Complici le elezioni amministrative, recentemente qualcosa si è mosso sul canale YouTube di Teledurruti, sul quale il marchese ha lanciato, insieme a Bobo Craxi, una rubrica intitolata Gauche Caviar. Che cosa significa Gauche Caviar? A rigor di Treccani sarebbe quella sinistra intesa come «classe intellettuale dominante, che ama concedersi un tenore di vita elevato, in contrasto con le ideologie che professa». Ma le enciclopedie sono cose da ingegneri, è meglio parlarne direttamente col marchese.

Marchese, esiste ancora la Gauche Caviar in Italia?

La Gauche Caviar? In realtà, qui in italia non c’è mai stata.

Perché?
Perché la sinistra italiana non è mai andata oltre la nutella e le chipster di Veltroni. Le manca completamente quella dimensione di spleen che la gauche caviar internazionale ha incarnato grazie a gente come Dominique Strauss Kahn, uno che della Gauche Caviar è la vetta massima.

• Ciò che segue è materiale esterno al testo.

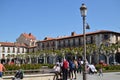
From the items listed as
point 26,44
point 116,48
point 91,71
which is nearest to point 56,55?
point 116,48

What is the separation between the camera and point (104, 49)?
65312 millimetres

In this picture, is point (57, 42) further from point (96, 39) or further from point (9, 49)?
point (9, 49)

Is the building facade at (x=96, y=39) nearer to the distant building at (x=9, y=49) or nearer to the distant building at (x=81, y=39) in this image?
the distant building at (x=81, y=39)

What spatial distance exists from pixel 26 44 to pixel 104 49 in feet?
166

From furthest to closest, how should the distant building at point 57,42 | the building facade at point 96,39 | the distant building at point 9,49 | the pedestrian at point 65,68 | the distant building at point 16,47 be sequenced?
the distant building at point 16,47 < the distant building at point 9,49 < the distant building at point 57,42 < the building facade at point 96,39 < the pedestrian at point 65,68

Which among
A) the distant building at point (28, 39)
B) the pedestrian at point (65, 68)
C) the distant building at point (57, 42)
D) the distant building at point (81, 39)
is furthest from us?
the distant building at point (28, 39)

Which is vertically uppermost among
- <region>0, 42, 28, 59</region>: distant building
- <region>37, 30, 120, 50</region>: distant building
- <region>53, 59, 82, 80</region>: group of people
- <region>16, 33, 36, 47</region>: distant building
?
<region>16, 33, 36, 47</region>: distant building

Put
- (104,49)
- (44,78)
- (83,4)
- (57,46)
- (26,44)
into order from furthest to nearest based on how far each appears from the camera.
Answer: (26,44)
(57,46)
(104,49)
(44,78)
(83,4)

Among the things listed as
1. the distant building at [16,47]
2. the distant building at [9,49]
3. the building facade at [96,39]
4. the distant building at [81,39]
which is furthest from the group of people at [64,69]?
the distant building at [9,49]

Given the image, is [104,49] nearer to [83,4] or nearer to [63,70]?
[63,70]

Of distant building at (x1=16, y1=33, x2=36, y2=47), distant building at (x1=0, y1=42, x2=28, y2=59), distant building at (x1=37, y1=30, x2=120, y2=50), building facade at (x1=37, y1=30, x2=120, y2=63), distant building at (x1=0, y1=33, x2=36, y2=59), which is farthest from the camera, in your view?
distant building at (x1=16, y1=33, x2=36, y2=47)

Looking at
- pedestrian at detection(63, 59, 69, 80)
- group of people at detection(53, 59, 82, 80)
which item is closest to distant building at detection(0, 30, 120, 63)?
group of people at detection(53, 59, 82, 80)

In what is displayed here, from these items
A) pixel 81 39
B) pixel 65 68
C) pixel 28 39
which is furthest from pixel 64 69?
pixel 28 39

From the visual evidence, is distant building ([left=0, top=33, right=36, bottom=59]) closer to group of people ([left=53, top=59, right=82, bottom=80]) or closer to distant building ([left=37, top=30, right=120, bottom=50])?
distant building ([left=37, top=30, right=120, bottom=50])
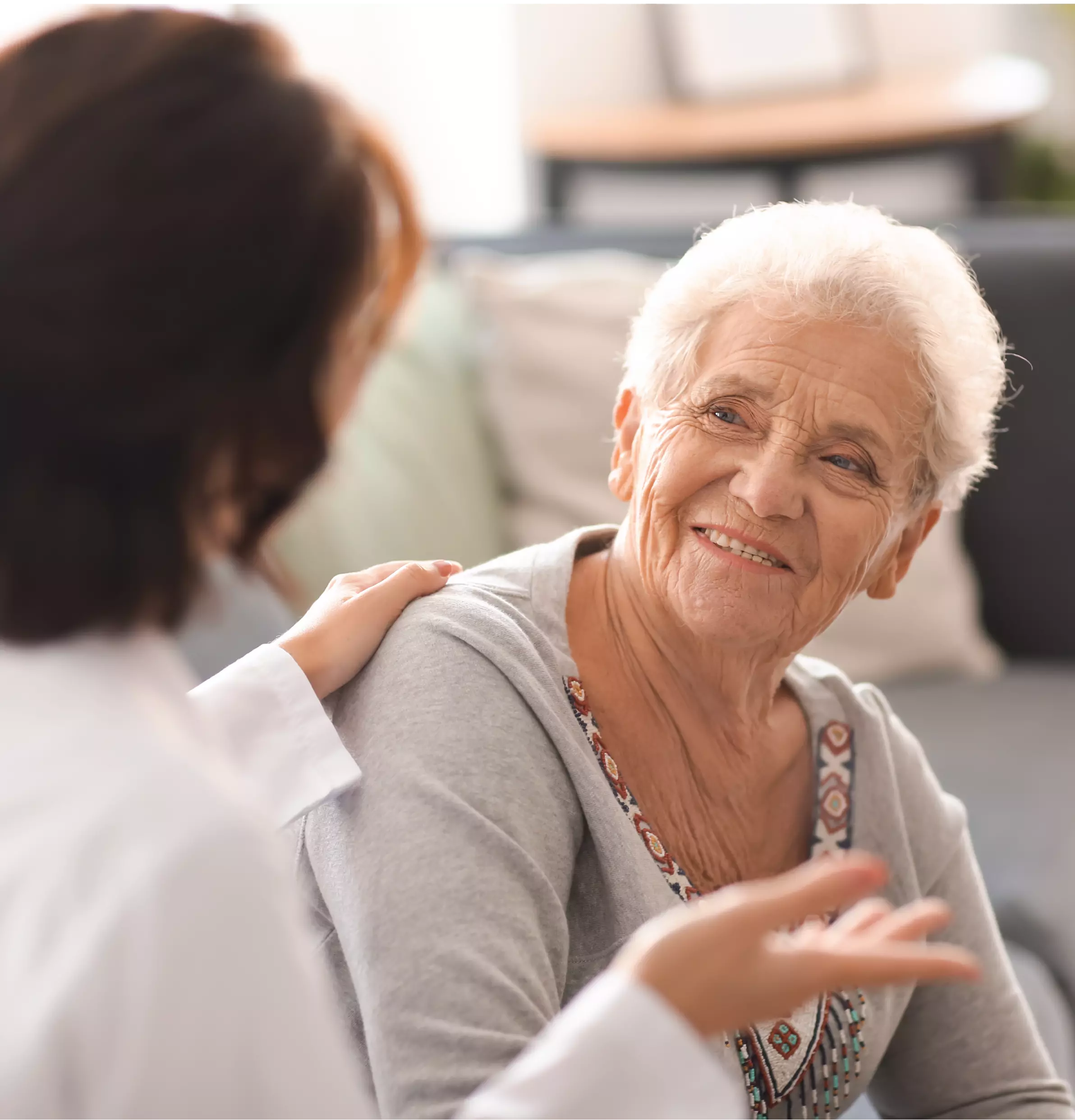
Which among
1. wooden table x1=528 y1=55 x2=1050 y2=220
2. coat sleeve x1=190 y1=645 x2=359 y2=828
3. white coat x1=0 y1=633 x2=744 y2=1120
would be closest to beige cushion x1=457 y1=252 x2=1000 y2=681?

Com’è la sinistra italiana?
È una sinistra borghese, conformista, che ha a Roma un suo presidio inattaccabile, che è la stessa gauche che ha messo al mondo i girotondi e che ha in Nanni Moretti una sorta di punto di riferimento. Ma mentre DSK ci ha fatto dono di performance sessuali strepitose, i film di Nanni Moretti non ci hanno mai lo spunto nemmeno per una sega. E se la sinistra non ha un alcun portato erotico, allora non ha ragion d’essere.

Che cos’è il conformismo e perché ha distrutto al sinistra?
Il conformismo è la dittatura della mediocrità. Per esempio, se in un salotto in cui c’è un patto di esistenza rispetto all’intelligenza e alla brillantezza, qualcuno prova a muovere un’obiezione e dire, che ne so, che i film e i libri di Veltroni fanno cacare, quel patto si spezza. Tra le macchie peggiori che Roma ha mostrato rispetto a se stessa ci sono state le interviste a una serie di personalità che uscivano dall’Auditorium dopo essere stati a vedere l’anteprima del film di Veltroni e tutti dicevano “è un capolavoro”. Evidentemente, delle due, l’una: o a Veltroni gli diamo un Oscar e un premio Nobel, oppure abbiamo di fronte una delle migliori prove di cosa sia il conformismo.

C’è stata a suo avviso una poppizzazione della politica italiana negli ultimi anni?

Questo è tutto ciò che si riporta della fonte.